I think you are trying to take too many steps at once. Because typically the compiler generates assembly, the assembler generates an object file, and only then will a linker generate an executable file. That is three transformation processes and four file formats (if you count the source file), and in each case, you simply have completely different job to do.
So the compiler generates assembly code. That is, it generates the directives and instructions necessary to get the assembler to generate a valid object file. For the most part, the assembly file is just a textual representation of the object file, but certain things still make it worthwhile to break up. For one, outputting to text makes your stuff way easier to debug, for two, you can leave stuff the assembler will be doing to the assembler and just concentrate on getting the compiler right.
The assembler will convert the assembly code into object code. For the most part this means it will generate a file in the applicable object code format. Most of those (and particularly the two mentioned here) will allow multiple sections in each of them, and it will be the assembler's job to concatenate possibly multiple declarations for each of them into just a single section. Then there are also address calculations. The assembler first has to pass over the code to identify only how large each directive and instruction will be and thus place the symbols, and only then can it go about assembling the instructions. Another important thing are relocations. The assembler will annotate certain bytes in the object file as having to contain specific addresses, and getting those right is probably the most important part of the assembler. For example:
Code:
.section ".rodata","a",@progbits
.LC1: .asciz "Hello World!\n"
.text
movq $.LC1, %rdi
callq printf
The assembler cannot know what the address of of .LC1 will be after linking, nor that of printf. So it generates the code for a 64-bit move, fills the field that will become .LC1 with zeroes, and generates a relocation entry that tells the linker to place the address of the .rodata section there. And for the call instruction, it fills the destination with zeroes, then creates a relocation entry that means those bytes should become the difference between the address of printf and that code address, plus four. This is because the destination of a call instruction is read to be relative to the end of the instruction.
Finally, the linker. The linker must read back the object file, and possibly multiple of those, concatenate like sections, and generate an executable file, while processing relocations. Since you mentioned Windows, you are going to have to deal with dynamic linking at least a little bit.
Ethin wrote:
o the ABI doesn't really matter (at least, I'm pretty sure I can forget the ABI since all you can call are functions you've specifically declared and defined);
Well, you are going to have to at least call a few system calls. At least exit() or ExitProcess() on Windows. So ABI is probably still a necessity.
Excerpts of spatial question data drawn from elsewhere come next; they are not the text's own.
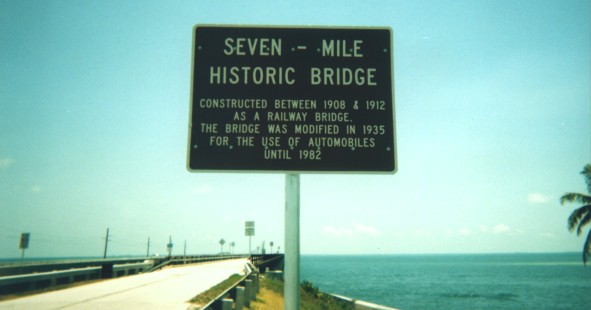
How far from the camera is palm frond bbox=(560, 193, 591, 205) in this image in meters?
36.8

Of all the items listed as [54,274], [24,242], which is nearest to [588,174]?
[54,274]

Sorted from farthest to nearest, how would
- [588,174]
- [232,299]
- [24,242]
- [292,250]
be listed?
1. [588,174]
2. [24,242]
3. [232,299]
4. [292,250]

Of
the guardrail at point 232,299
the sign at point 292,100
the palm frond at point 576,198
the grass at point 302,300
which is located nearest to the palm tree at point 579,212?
the palm frond at point 576,198

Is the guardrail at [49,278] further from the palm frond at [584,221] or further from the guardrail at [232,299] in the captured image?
the palm frond at [584,221]

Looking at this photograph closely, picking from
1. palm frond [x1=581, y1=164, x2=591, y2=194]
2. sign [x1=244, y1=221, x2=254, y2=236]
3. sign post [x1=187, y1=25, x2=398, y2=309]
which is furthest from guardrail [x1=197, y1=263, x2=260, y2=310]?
palm frond [x1=581, y1=164, x2=591, y2=194]

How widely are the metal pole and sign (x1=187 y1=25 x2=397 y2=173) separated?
12.2 inches

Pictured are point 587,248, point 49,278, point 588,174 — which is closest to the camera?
point 49,278

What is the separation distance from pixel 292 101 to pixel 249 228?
3576 cm

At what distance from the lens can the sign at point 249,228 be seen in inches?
1506

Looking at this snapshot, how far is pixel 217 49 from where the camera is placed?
13.6ft

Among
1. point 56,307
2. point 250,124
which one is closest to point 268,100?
point 250,124

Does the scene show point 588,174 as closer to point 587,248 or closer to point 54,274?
point 587,248

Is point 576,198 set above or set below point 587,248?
above

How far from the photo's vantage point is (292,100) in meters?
4.04
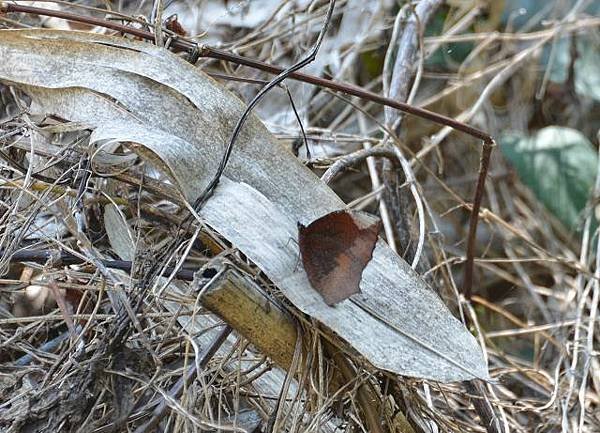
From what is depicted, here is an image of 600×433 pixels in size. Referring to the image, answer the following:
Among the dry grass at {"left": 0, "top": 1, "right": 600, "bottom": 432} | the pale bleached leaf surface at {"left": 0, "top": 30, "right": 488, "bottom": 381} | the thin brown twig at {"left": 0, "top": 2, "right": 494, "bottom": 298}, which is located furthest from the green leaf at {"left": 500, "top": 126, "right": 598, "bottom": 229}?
the pale bleached leaf surface at {"left": 0, "top": 30, "right": 488, "bottom": 381}

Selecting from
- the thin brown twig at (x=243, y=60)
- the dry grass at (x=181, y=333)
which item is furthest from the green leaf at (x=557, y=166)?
the thin brown twig at (x=243, y=60)

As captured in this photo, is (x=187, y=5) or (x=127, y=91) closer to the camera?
(x=127, y=91)

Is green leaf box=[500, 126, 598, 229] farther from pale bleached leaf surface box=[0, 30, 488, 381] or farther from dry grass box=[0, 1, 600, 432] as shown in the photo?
pale bleached leaf surface box=[0, 30, 488, 381]

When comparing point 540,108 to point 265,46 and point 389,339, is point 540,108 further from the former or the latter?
point 389,339

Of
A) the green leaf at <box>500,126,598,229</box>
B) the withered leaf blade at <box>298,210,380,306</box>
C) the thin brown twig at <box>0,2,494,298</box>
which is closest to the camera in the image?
the withered leaf blade at <box>298,210,380,306</box>

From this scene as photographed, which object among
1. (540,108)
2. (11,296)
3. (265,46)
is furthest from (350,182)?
(11,296)
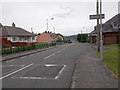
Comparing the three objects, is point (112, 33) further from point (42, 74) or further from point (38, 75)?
point (38, 75)

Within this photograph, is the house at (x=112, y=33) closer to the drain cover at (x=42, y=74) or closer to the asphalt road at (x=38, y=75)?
the asphalt road at (x=38, y=75)

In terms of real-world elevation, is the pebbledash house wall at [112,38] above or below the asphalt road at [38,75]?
above

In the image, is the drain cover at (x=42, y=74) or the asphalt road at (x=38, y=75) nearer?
the asphalt road at (x=38, y=75)

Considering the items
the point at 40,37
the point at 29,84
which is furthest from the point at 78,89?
the point at 40,37

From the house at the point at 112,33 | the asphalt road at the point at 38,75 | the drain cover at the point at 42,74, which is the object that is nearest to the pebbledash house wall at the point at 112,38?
the house at the point at 112,33

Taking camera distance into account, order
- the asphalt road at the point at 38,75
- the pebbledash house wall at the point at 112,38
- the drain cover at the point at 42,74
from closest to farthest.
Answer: the asphalt road at the point at 38,75 < the drain cover at the point at 42,74 < the pebbledash house wall at the point at 112,38

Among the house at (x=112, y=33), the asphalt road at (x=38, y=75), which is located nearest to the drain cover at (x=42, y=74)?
the asphalt road at (x=38, y=75)

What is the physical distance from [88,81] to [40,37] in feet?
288

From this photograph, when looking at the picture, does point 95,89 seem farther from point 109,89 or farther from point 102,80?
point 102,80

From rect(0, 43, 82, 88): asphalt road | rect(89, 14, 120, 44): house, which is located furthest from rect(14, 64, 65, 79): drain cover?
rect(89, 14, 120, 44): house

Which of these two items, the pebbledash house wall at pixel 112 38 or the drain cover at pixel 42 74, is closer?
the drain cover at pixel 42 74

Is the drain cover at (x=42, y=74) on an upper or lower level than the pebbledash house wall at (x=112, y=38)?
lower

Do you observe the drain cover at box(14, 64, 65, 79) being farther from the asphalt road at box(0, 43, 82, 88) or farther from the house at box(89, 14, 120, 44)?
the house at box(89, 14, 120, 44)

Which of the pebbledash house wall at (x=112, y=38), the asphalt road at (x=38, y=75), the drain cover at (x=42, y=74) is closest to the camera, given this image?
the asphalt road at (x=38, y=75)
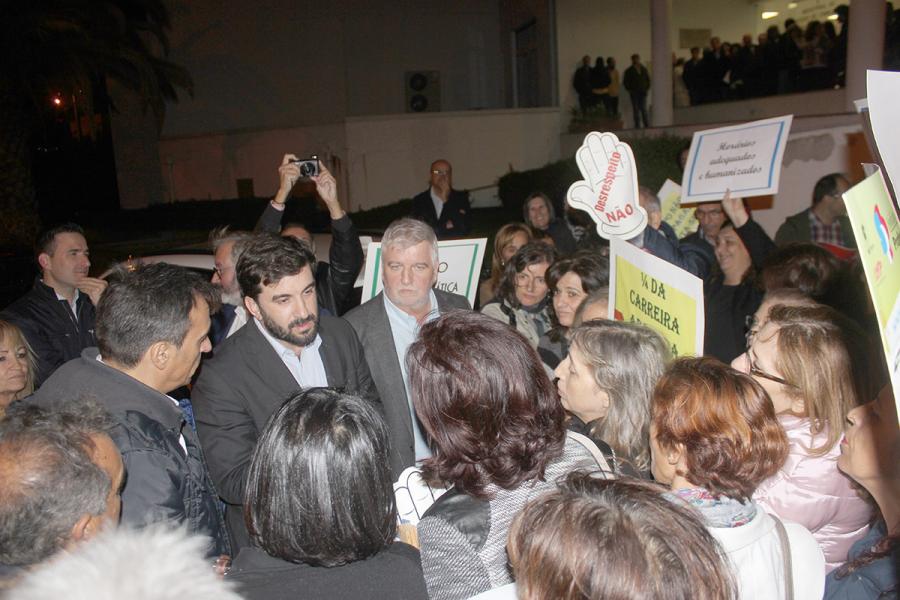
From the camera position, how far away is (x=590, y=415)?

Since the compiler knows the target platform, this ought not to be a big problem, however.
Ethin wrote:
I just want to know what I absolutely need to add (excluding instructions obviously) to create a fully working binary that, unless I don't write an instruction properly, won't throw any signals or cause problems.
You must have the right headers and the right exit code at some place following the entry symbol, and you must execute that exit code. That being OS-specific.